(Stored data)
• • • • • • •
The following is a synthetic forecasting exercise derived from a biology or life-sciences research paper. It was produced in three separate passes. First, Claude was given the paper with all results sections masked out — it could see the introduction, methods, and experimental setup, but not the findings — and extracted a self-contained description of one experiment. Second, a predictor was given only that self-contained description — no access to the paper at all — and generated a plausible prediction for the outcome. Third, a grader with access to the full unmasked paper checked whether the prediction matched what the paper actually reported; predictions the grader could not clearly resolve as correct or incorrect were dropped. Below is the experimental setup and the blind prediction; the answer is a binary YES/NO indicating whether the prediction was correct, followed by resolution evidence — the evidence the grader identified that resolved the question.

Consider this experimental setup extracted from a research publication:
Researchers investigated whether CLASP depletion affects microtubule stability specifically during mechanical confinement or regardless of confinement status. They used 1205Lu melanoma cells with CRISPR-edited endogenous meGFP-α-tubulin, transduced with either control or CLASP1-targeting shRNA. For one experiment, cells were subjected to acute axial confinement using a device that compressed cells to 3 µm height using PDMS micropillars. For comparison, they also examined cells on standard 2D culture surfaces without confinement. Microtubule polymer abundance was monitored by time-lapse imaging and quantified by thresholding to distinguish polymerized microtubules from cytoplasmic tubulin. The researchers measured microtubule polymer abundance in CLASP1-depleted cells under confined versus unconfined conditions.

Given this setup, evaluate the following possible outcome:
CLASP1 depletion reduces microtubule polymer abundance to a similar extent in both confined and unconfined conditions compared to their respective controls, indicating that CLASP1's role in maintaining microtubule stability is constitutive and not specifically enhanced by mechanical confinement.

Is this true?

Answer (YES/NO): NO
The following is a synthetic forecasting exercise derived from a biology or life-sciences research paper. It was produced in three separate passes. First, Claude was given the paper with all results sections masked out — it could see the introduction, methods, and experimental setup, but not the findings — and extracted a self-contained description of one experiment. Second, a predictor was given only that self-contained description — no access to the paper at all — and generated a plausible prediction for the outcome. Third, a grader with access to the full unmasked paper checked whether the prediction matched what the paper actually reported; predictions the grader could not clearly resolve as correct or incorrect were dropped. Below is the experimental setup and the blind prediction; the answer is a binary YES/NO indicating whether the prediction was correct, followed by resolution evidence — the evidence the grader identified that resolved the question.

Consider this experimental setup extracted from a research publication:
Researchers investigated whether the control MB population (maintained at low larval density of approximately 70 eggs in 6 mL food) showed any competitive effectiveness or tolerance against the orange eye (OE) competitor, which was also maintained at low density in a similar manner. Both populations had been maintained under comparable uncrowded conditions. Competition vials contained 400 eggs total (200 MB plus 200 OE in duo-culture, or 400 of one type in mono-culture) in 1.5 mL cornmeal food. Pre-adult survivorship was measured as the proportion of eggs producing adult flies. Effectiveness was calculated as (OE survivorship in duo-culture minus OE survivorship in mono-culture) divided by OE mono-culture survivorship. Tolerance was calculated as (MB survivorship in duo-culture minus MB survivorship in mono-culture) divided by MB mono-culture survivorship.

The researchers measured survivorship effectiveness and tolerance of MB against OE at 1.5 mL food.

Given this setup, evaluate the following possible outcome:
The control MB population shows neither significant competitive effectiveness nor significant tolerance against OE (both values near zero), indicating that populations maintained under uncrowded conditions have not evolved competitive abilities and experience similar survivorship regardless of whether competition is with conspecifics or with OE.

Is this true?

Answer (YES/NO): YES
• • • • • • •
Each record needs to be duplicated exactly as given.

The following is a synthetic forecasting exercise derived from a biology or life-sciences research paper. It was produced in three separate passes. First, Claude was given the paper with all results sections masked out — it could see the introduction, methods, and experimental setup, but not the findings — and extracted a self-contained description of one experiment. Second, a predictor was given only that self-contained description — no access to the paper at all — and generated a plausible prediction for the outcome. Third, a grader with access to the full unmasked paper checked whether the prediction matched what the paper actually reported; predictions the grader could not clearly resolve as correct or incorrect were dropped. Below is the experimental setup and the blind prediction; the answer is a binary YES/NO indicating whether the prediction was correct, followed by resolution evidence — the evidence the grader identified that resolved the question.

Consider this experimental setup extracted from a research publication:
Researchers investigated whether CLASP depletion affects microtubule stability specifically during mechanical confinement or regardless of confinement status. They used 1205Lu melanoma cells with CRISPR-edited endogenous meGFP-α-tubulin, transduced with either control or CLASP1-targeting shRNA. For one experiment, cells were subjected to acute axial confinement using a device that compressed cells to 3 µm height using PDMS micropillars. For comparison, they also examined cells on standard 2D culture surfaces without confinement. Microtubule polymer abundance was monitored by time-lapse imaging and quantified by thresholding to distinguish polymerized microtubules from cytoplasmic tubulin. The researchers measured microtubule polymer abundance in CLASP1-depleted cells under confined versus unconfined conditions.

Given this setup, evaluate the following possible outcome:
CLASP1 depletion reduces microtubule polymer abundance to a similar extent in both confined and unconfined conditions compared to their respective controls, indicating that CLASP1's role in maintaining microtubule stability is constitutive and not specifically enhanced by mechanical confinement.

Is this true?

Answer (YES/NO): NO
The following is a synthetic forecasting exercise derived from a biology or life-sciences research paper. It was produced in three separate passes. First, Claude was given the paper with all results sections masked out — it could see the introduction, methods, and experimental setup, but not the findings — and extracted a self-contained description of one experiment. Second, a predictor was given only that self-contained description — no access to the paper at all — and generated a plausible prediction for the outcome. Third, a grader with access to the full unmasked paper checked whether the prediction matched what the paper actually reported; predictions the grader could not clearly resolve as correct or incorrect were dropped. Below is the experimental setup and the blind prediction; the answer is a binary YES/NO indicating whether the prediction was correct, followed by resolution evidence — the evidence the grader identified that resolved the question.

Consider this experimental setup extracted from a research publication:
Researchers investigated whether the control MB population (maintained at low larval density of approximately 70 eggs in 6 mL food) showed any competitive effectiveness or tolerance against the orange eye (OE) competitor, which was also maintained at low density in a similar manner. Both populations had been maintained under comparable uncrowded conditions. Competition vials contained 400 eggs total (200 MB plus 200 OE in duo-culture, or 400 of one type in mono-culture) in 1.5 mL cornmeal food. Pre-adult survivorship was measured as the proportion of eggs producing adult flies. Effectiveness was calculated as (OE survivorship in duo-culture minus OE survivorship in mono-culture) divided by OE mono-culture survivorship. Tolerance was calculated as (MB survivorship in duo-culture minus MB survivorship in mono-culture) divided by MB mono-culture survivorship.

The researchers measured survivorship effectiveness and tolerance of MB against OE at 1.5 mL food.

Given this setup, evaluate the following possible outcome:
The control MB population shows neither significant competitive effectiveness nor significant tolerance against OE (both values near zero), indicating that populations maintained under uncrowded conditions have not evolved competitive abilities and experience similar survivorship regardless of whether competition is with conspecifics or with OE.

Is this true?

Answer (YES/NO): YES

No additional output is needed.